If the Escrow Release Conditions are not satisfied at or before the Escrow Release Deadline, each of the then issued and outstanding Subscription Receipts will be cancelled and the Subscription Receipt Agent will return to each holder of Subscription Receipts an amount equal to the aggregate issue price of the Subscription Receipts held by such holder. To the extent that the escrowed funds are insufficient to refund such amounts to each holder of the Subscription Receipts, the Company shall be liable for and will contribute such amounts as are necessary to satisfy the shortfall.
Pursuant to the Agency Agreement, the Agent is entitled to be paid a cash commission equal to 6% of the of the gross proceeds raised under the Offering, which is equal to $690,000 (the "Agent's Fee"). Of this amount, 50% (or $345,000) was paid by the Company immediately upon closing of the Offering and the remaining 50% was deposited into escrow with the Subscription Receipt Agent alongside the balance of the gross proceeds of the Offering and will be payable to the Agent only upon satisfaction of the Escrow Release Conditions. The Agent is also entitled to be issued 4,600,000 non-transferable broker warrants (the "Broker Warrants"), being equal to 6.0% of the number of Subscription Receipts sold pursuant to the Offering. The Broker Warrants will be issued to the Agent only upon satisfaction of the Escrow Release Conditions at or prior to the Escrow Release Deadline. Once issued, each Broker Warrant will entitle the Agent to purchase one Common Share at a price of $0.15 per share until October 3, 2030. The Broker Warrants will vest upon the earlier to occur of the Company's closing share price on the TSXV exceeding $0.30 per share for five consecutive trading days and October 3, 2028. All securities issued in connection with the Offering, including the Subscription Receipts, will be subject to a statutory hold period ending February 4, 2026.

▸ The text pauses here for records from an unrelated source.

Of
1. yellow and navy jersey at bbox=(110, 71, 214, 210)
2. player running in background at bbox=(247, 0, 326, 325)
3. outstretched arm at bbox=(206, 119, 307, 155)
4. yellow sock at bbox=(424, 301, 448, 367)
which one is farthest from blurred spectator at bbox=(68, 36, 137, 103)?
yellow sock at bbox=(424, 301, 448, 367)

If the Escrow Release Conditions are satisfied at or prior to the Escrow Release Deadline, concurrently with automatic exchange of the Subscription Receipts for Units, the balance of the escrowed proceeds, less the remaining 50% of the Agent's Fee (which, together with any interest earned thereon, will be paid to the Agent) together with any interest earned thereon, will be released to the Company as the net proceeds of the Offering. The Company intends to use the net proceeds of the Offering (i) to finance a portion of the purchase price of the Acquisition pursuant to the SEA, (ii) to undertake an exploration program and engineering studies at the Quartz Mountain Project, (iii) to finance a portion of the exploration program along the Quetico Fault Zone at the Company's project in Mine Centre, Ontario, and (iv) for working capital and general corporate purposes.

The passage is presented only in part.